On 11 September, XV Corps drove toward the Moselle River and crossed it at Charmes the following day. On 13 September, the French 2nd Armored Division, assigned to the corps, destroyed a German Panzerbrigade in the town of Dompaire. After several days of battle, XV Corps liberated Lunéville on 22 September 1944. From 28 September until 10 October 1944, the corps cleared the Forêt de Parroy in Lorraine against determined German resistance. For another 12 days, XV Corps fought to capture the hill mass east of the Forêt de Parroy On 1 November 1944, the corps' French 2nd Armored Division took Baccarat after a two-day battle. From 13 to 19 November 1944, XV Corps pierced German defenses in the Vosges Mountains near Sarrebourg, enabling the French 2nd Armored Division to force the Saverne Gap and liberate Strasbourg on 23 November 1944. This breakthrough unbalanced German defenses in the northern Vosges and opened the way for Seventh Army troops to advance into Alsace and reach the Rhine River.
Alsace
On 5 December 1944, the corps moved north against German defenses in the Maginot Line around Bitche. The fighting for the old French forts continued until 20 December 1944. Thereafter, the corps assumed a defensive stance. The corps withstood a fierce German counter-offensive into Alsace during January 1945. During this period, XV Corps defended well, restored most of its original position by 7 January 1945, and assumed a defensive stance again until mid-February. From 15 to 23 February 1945, the corps made limited attacks, seizing Forbach, Gros Recherding, and hills south of Saarbrücken. Subsequently, the corps rested and prepared for offensive action designed to breach the Siegfried Line and invade Germany.
Germany and Austria
On 15 March 1945, XV Corps launched a major offensive. On 20 March 1945, the corps broke through the Siegfried Line, captured Homburg and Zweibrücken and then assaulted across the Rhine River in the region of Worms and Mannheim on 26 March 1945. Taking Bamberg on 13 April 1945, the corps moved south and seized Nuremberg on 20 April 1945 after five days of house-to-house combat. On 3 May 1945, the corps took Munich, and by the next day the corps had advanced to Salzburg, Austria, where combat operations for the corps ceased.
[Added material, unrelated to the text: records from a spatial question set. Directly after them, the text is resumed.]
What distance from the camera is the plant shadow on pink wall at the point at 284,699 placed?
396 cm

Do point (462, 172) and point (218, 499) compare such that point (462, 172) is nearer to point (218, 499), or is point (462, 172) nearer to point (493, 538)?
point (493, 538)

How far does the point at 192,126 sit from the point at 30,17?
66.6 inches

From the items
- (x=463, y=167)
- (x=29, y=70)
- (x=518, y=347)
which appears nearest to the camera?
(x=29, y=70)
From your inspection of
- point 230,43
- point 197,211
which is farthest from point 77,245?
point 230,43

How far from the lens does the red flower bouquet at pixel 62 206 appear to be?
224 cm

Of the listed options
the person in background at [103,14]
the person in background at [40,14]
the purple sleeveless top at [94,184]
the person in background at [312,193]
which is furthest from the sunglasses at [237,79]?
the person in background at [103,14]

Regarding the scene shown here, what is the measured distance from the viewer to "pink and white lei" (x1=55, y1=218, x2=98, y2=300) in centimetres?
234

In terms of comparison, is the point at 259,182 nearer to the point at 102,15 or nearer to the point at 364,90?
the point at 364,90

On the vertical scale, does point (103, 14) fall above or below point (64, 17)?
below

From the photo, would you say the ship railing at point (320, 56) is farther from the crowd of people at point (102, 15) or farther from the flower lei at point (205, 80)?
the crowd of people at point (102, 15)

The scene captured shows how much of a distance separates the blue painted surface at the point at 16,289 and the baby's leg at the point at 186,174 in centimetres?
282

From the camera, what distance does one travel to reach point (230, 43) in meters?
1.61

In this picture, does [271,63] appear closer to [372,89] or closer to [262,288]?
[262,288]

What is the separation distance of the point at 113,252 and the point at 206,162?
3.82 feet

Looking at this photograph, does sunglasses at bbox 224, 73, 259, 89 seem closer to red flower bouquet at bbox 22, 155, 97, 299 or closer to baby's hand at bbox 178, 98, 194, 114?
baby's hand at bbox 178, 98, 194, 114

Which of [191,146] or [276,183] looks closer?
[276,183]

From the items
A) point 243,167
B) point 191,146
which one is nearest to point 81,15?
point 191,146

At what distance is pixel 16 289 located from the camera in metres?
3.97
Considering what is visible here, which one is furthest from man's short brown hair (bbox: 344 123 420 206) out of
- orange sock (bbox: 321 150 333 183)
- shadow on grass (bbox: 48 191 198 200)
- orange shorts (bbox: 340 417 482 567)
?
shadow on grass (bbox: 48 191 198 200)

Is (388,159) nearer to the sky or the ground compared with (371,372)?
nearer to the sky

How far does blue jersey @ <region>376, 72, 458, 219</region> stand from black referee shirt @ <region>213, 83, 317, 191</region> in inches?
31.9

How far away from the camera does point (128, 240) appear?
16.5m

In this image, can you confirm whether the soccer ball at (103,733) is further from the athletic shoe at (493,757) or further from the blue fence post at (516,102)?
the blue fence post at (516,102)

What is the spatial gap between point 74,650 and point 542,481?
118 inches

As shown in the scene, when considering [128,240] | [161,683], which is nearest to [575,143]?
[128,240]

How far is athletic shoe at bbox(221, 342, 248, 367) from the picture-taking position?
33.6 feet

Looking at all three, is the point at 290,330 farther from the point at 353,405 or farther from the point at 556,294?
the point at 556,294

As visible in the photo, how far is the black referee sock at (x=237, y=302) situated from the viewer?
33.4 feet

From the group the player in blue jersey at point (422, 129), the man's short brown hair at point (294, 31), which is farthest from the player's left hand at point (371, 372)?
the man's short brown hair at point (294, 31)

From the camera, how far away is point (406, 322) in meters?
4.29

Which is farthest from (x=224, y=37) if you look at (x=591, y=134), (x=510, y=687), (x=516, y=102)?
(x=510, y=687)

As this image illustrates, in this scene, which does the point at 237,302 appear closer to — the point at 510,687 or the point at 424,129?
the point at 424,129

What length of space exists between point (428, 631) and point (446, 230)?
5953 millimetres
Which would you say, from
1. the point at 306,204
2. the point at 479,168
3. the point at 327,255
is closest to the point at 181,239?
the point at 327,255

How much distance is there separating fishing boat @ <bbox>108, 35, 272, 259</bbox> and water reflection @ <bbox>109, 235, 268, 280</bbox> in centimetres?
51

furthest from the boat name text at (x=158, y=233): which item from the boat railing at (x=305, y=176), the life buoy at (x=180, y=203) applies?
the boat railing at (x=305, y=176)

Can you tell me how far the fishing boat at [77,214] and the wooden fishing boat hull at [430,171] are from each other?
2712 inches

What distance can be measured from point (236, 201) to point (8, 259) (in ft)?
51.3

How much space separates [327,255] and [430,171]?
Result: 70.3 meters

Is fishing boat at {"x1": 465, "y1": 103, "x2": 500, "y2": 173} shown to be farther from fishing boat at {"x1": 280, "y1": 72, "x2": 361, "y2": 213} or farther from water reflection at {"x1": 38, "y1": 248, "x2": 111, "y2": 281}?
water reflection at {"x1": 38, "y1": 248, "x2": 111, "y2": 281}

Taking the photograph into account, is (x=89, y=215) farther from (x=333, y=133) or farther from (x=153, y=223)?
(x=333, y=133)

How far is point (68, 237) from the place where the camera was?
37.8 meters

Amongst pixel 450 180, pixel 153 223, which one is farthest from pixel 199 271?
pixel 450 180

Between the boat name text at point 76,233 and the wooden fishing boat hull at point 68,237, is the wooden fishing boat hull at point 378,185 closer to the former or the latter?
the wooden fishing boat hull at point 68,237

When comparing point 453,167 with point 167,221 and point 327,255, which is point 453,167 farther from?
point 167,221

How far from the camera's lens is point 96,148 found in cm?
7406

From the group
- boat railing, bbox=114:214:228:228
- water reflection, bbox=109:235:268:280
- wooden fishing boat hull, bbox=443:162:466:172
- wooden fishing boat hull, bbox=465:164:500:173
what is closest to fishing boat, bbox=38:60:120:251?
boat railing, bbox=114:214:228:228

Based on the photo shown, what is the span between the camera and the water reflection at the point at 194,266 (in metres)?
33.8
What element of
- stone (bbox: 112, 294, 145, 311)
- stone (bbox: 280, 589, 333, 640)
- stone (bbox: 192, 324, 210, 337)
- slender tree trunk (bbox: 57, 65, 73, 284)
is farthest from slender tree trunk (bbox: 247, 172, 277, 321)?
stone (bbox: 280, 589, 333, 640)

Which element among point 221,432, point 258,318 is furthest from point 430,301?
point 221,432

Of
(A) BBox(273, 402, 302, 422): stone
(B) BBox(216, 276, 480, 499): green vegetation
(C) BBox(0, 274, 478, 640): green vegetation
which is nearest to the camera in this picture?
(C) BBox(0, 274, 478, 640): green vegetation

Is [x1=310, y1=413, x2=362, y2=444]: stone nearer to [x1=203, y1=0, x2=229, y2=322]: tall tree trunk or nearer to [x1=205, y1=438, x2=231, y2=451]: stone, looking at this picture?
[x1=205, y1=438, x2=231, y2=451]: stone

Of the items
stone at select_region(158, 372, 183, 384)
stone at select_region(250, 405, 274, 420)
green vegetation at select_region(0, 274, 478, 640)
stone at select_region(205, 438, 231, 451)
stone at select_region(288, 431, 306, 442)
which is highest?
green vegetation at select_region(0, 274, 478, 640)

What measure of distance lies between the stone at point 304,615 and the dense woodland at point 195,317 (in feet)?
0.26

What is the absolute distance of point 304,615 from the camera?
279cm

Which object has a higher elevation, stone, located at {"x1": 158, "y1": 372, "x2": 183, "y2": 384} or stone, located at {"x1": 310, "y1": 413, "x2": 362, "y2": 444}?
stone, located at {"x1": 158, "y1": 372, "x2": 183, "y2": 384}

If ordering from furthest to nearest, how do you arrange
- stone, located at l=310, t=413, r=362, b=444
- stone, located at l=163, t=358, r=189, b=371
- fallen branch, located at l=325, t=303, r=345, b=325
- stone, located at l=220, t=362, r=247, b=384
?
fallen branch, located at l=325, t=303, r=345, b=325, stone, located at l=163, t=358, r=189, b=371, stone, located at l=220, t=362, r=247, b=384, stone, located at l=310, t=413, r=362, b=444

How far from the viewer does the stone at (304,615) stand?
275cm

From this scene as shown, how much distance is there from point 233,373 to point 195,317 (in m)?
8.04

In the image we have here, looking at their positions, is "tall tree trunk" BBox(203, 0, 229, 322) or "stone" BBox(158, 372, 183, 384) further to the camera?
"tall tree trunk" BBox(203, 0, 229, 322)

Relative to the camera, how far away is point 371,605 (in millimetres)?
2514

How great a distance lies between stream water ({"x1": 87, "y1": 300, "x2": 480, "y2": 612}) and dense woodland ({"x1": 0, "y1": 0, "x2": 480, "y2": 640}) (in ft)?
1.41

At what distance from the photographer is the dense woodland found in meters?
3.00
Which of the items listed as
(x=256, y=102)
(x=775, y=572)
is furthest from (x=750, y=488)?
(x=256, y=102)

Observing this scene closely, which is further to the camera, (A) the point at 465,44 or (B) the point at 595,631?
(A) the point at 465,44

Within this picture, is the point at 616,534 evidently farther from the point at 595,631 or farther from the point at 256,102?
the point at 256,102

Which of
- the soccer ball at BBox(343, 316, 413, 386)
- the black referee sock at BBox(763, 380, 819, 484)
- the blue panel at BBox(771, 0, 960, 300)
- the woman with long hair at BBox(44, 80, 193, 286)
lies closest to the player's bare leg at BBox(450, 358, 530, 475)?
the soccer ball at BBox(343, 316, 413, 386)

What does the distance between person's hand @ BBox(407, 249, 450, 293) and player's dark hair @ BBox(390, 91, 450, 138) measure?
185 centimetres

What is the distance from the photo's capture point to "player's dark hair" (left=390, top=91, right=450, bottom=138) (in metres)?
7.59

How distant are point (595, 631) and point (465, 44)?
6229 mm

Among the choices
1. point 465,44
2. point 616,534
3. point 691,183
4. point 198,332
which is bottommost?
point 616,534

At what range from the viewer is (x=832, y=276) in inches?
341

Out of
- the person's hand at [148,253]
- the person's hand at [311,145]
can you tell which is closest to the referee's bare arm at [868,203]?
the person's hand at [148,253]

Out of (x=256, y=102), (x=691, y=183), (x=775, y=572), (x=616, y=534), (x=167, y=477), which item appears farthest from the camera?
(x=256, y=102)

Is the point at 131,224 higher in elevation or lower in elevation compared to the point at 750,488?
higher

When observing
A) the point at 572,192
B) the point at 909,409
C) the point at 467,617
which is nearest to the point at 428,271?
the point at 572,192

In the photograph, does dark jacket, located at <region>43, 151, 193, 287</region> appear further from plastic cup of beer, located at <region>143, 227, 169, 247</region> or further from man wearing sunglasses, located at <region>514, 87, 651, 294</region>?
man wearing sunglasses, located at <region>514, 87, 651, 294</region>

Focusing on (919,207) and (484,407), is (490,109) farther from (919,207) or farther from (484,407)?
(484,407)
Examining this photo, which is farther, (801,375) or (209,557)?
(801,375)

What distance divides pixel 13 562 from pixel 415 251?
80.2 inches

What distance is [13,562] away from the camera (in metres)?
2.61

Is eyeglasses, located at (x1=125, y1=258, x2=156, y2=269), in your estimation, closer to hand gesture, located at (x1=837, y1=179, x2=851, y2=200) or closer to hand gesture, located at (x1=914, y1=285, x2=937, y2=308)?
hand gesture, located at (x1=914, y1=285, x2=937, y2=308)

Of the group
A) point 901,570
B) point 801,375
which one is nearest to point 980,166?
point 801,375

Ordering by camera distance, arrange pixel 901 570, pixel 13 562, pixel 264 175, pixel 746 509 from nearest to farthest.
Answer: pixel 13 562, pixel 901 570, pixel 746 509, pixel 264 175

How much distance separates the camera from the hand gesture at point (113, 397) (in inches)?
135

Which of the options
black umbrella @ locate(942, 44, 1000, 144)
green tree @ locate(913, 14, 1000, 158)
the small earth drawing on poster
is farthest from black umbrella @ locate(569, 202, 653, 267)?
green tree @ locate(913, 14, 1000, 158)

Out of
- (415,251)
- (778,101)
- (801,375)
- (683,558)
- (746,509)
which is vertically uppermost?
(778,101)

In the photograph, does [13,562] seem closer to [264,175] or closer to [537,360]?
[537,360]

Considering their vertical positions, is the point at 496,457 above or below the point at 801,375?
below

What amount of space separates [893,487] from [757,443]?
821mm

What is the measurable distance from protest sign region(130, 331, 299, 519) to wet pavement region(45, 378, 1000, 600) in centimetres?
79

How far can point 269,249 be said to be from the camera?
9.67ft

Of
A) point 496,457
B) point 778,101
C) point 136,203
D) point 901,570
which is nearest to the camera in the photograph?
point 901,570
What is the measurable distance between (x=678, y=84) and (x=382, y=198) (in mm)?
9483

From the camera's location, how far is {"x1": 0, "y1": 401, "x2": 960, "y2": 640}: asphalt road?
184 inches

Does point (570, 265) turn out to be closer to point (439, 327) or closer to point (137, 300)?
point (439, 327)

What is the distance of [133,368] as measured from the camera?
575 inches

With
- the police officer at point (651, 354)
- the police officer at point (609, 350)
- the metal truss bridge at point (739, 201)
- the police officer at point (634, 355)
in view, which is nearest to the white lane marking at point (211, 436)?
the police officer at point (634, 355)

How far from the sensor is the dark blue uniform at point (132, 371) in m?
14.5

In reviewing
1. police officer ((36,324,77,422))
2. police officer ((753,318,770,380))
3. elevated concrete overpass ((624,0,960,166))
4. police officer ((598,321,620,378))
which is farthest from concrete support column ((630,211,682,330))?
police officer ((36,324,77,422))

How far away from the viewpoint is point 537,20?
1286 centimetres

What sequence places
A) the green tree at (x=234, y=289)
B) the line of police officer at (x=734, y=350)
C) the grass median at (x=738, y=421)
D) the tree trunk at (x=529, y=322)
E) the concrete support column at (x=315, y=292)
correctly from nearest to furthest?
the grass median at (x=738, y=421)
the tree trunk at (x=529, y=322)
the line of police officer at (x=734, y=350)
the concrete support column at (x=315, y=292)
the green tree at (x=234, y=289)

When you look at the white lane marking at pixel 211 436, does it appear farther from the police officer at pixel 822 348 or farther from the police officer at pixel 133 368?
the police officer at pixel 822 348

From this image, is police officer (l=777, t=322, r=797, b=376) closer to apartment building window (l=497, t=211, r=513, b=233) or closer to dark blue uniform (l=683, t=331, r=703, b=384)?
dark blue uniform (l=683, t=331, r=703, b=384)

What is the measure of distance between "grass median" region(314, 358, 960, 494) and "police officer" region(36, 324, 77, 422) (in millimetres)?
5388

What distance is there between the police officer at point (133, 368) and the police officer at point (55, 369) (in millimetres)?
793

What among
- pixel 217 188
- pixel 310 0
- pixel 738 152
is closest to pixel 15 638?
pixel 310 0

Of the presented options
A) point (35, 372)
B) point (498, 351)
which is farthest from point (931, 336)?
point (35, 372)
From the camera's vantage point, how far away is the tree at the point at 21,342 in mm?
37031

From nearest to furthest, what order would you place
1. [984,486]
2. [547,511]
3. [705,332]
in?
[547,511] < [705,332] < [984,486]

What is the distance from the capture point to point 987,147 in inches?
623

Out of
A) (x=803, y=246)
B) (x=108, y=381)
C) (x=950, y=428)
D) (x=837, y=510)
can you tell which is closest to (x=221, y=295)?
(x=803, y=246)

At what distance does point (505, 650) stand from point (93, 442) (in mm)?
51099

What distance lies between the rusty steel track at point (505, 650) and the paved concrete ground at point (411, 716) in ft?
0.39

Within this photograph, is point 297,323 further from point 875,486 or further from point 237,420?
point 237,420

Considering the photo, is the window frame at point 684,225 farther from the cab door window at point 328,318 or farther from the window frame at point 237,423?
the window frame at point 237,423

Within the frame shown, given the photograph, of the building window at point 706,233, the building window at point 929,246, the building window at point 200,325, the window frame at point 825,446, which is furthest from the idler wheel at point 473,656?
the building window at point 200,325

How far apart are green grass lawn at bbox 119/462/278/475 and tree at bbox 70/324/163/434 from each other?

Campaign credits and inactivation
XV Corps is credited with service in the Normandy, Northern France, Rhineland, Ardennes-Alsace, and Central Europe campaigns. XV Corps Headquarters was inactivated in Germany on 31 March 1946. Subsequent to the Second World War, the corps was activated and inactivated several times, with the last inactivation occurring on 31 March 1968 at the Presidio of San Francisco, California.